From: Simon Leinen
Subject: Operator/variable namespace(s)
Date: 
Message-ID: <SIMON.92Nov27125719@liasg2.epfl.ch>
·····@kastle.Princeton.EDU (Matthias Blume) writes under a different
subject header:

   In article <·····················@dcs.warwick.ac.uk>,
   ·····@dcs.warwick.ac.uk (CRAIG LEE EALES) writes:

   |> Also as only the syntatic keywords are reserved does this mean
   |> that all the procedures (+ , * , etc) can all be re-assigned as
   |> variables or can identifiers be associated with values and
   |> lambda expressions (like lisp)?

	   Yes, *, + and friends are all simply variables.  This is
	   one of the main advantages of Scheme over Lisp that it
	   unifies the concepts ``function-definition'' and
	   ``variable-binding''.

Some Lisp dialects in the older days didn't make this distinction
either, it was added for performance and convenience reasons (although
performance may no longer be an argument - see below).  LISP 1.5,
Common Lisp and [Portable] Standard Lisp have the distinction, but
Cambridge Lisp and Lisp/VM don't have it, for example.

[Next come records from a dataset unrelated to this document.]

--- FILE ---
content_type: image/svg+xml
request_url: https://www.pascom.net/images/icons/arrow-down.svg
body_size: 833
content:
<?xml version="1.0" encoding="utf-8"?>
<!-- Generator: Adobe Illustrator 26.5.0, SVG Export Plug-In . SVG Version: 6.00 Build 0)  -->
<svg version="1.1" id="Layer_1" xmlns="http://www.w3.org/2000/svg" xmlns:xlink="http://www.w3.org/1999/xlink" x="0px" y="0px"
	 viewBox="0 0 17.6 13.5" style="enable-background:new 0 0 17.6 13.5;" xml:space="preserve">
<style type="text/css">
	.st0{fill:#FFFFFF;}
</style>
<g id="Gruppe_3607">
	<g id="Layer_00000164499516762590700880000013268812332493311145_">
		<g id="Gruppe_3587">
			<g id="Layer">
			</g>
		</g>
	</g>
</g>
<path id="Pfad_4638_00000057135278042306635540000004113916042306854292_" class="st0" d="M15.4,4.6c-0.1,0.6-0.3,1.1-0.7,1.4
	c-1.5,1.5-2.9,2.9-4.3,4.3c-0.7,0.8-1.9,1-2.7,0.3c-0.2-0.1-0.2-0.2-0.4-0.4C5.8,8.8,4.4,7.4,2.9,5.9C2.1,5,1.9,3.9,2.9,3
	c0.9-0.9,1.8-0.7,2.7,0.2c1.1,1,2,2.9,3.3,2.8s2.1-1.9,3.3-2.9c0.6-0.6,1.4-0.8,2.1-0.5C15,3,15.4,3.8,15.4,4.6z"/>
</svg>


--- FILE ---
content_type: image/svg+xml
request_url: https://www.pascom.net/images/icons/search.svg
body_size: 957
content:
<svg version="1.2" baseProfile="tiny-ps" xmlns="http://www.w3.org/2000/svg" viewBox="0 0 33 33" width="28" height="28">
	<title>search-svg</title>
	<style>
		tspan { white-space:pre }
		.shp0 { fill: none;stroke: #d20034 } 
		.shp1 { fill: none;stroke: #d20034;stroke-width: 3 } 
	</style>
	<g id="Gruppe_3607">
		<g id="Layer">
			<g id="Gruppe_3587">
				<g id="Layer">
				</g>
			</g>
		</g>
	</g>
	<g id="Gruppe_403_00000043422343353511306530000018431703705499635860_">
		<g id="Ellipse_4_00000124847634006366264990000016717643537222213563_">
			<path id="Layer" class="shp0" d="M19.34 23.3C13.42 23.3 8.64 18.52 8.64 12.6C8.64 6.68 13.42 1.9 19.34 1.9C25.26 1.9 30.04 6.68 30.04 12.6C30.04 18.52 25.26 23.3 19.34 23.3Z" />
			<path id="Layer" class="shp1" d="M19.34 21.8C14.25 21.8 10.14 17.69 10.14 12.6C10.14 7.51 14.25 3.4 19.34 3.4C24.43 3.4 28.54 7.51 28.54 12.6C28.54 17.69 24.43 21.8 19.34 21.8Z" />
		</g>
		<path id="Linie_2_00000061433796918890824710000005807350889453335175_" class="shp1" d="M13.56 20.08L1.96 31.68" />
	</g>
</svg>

    Personally I have zero problems with the Common Lisp way of having
different name spaces for operators and variables (and also types).  I
even consider it as a (nice but not vital) feature to be able to call
a function argument e.g.  "LIST", while retaining the function binding
of LIST.  No flames please: sometimes words like LIST are perfectly
adequate and self-describing as parameter names.  Also, the
distinction between functions and variables is one I as a programmer
make anyway - but that may be only because I don't have had enough
exposure to languages like Scheme.

On the other hand, I have to agree that the Scheme way is simpler and
therefore prettier.  But IMHO the value of this advantage is more
quantitative than qualitative - it may make reasoning about program
semantics simpler, but not that much.  For example, you simply have to
treat *some* operator names specially, namely those of the special
operators (don't tell me Scheme doesn't have QUOTE :-), so you lose a
bit of the new orthogonality right away.

	   The net effect is that all elements of a function call
	   including the operator iitself are evaluated according to
	   the same rules.  This simplifies the whole semantics of the
	   language and makes it more general.

Simplifies yes, makes it more general... well, you can always obtain
the Scheme semantics in Common Lisp by using FUNCALL.  There is no
direct equivalent to LETREC, but you can use LABELS and LET.

Citing Julian Padget [Padget, 1988]:
	"[This issue] has been the subject of much controversy.  Early
	Lisps were ambivalent on the issue of whether the value of a
	name in operator position was different from the value of the
	same name in an operand position.  That they should be the
	same is not explicitly stated in the theory of lambda
	calculus, but it is clear that (x x) means x[y:=x], or apply
	the value of x to itself.  Some Lisps, (Scheme, Lisp/VM,
	Cambridge Lisp, T) have sought to maintain this consistency of
	resolution whilst other Lisps have preferred to maintain the
	ambiguity (MacLisp, InterLisp, Franz Lisp, Common Lisp) on the
	grounds of efficiency and difficulties in macro expansion.
	The first objection is refuted both in the experience of the
	implementors of the, so called, single value Lisp systems and
	in recent experiments by Gabriel and Fahlman [Gabriel, 1987].
	[... the second objection is less interesting today - SL]"

My personal opinion is that while "single value" is the only right
solution for Scheme, I am also happy with the two-(or more-)namespace
solution in Common Lisp.  Each one fits well with the design goals of
the respective language.

EuLisp of course "fixed" this Common Lisp deficiency in favour of the
Scheme way.

Regards,
-- 
Simon Leinen.
Laboratoire d'Intelligence Artificielle
Ecole Polytechnique Federale de Lausanne

[Padget, 1988] Julian Padget, "Three Uncommon Lisps", First
	Internation Workshop on LISP Evolution and Standardization,
	Paris 1988.
[Gabriel, 1987] private communication between J. Padget and rpg.